Several proposals to curb the environmental impact of consumerism in the 27-nation EU were launched on Wednesday by the European Commission.  The plans will support eco-friendly products and technology.

The European Union hopes to cut energy consumption amid soaring fuel and power prices.

Part of the plan consists of an ambitious mid-term goal of cutting carbon dioxide emissions by one fifth by 2020, compared to 1990 levels.

“This will mainly be targeted at products that use a lot of energy, such as computers, televisions, water heaters and industrial fans,” said a source at the Commission, the bloc’s executive arm.

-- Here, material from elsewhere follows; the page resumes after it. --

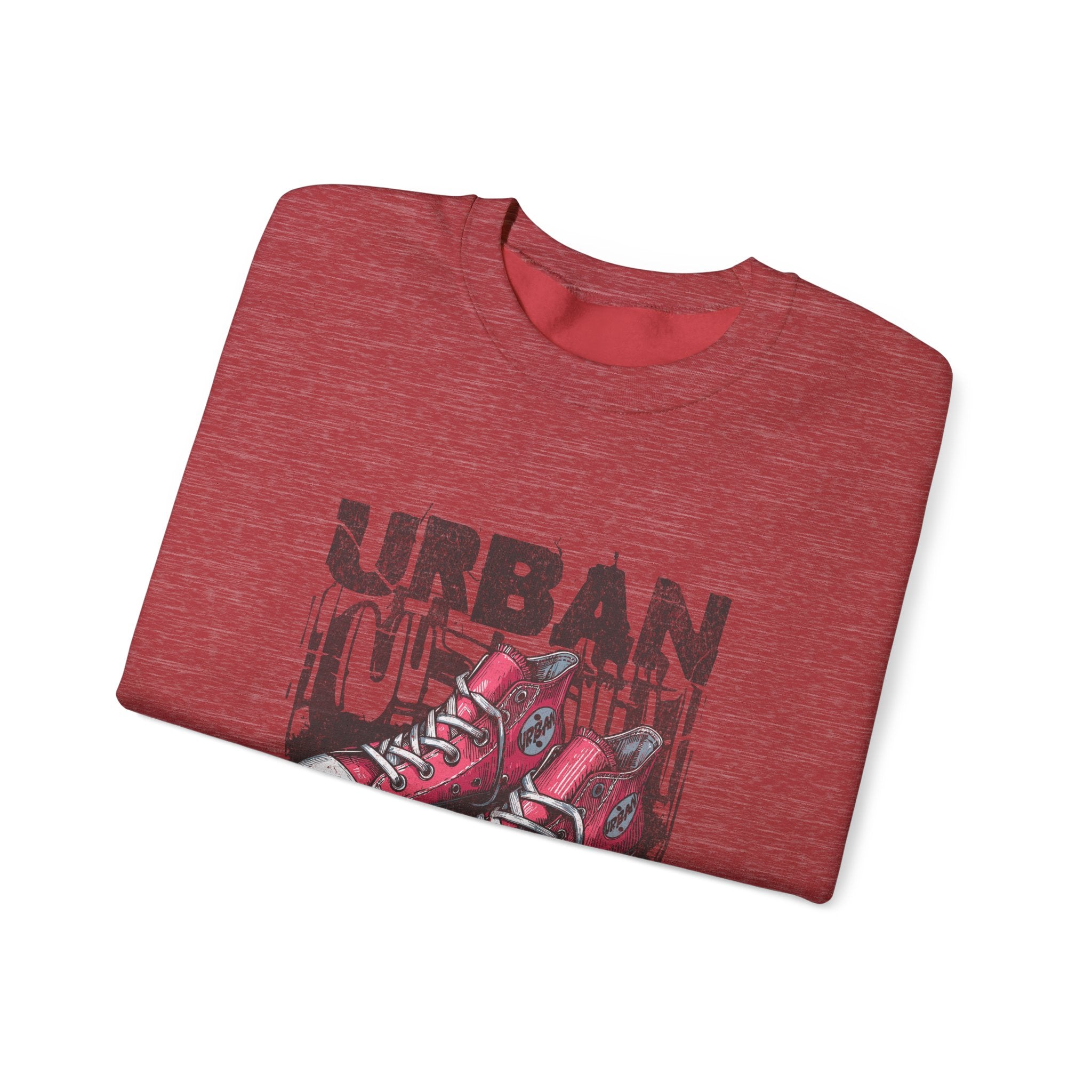 Urban All Star Streetwear Sweatshirt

The European Union’s main near-term response is to cut energy consumption despite being faced with oil at record highs, and with years of investment needed to reach renewable energy goals.

“The bloc has reached a turning point with energy efficiency becoming the keystone in EU energy strategy,” said French Ecology Minister Jean-Louis Borloo, whose country is EU president.

The Commission’s “action plan on sustainable industrial policy and on sustainable consumption and production” is part of that push.

The Commission source said, “There will be proposals on green public procurement, as well as widening the scope of the existing directive on eco-design to help improve the energy efficiency of buildings, and the scope of rules on eco-labeling will be widened.”

Various policies in Europe already promote eco-friendly design, but these are limited to devices that use energy such as dishwashers and air-conditioning units, and do not yet fully cover such things as windows and home insulation.

New common standards are seen as vital to cutting the bloc’s energy consumption even though many EU local authorities already take account of energy consumption when placing bulk orders for products such as vehicles and office computers.

Warnings that help consumers choose the most efficient products, known as Eco-labeling schemes, will be extended to cover goods beyond the existing narrow range, which is mainly focused on electrical appliances.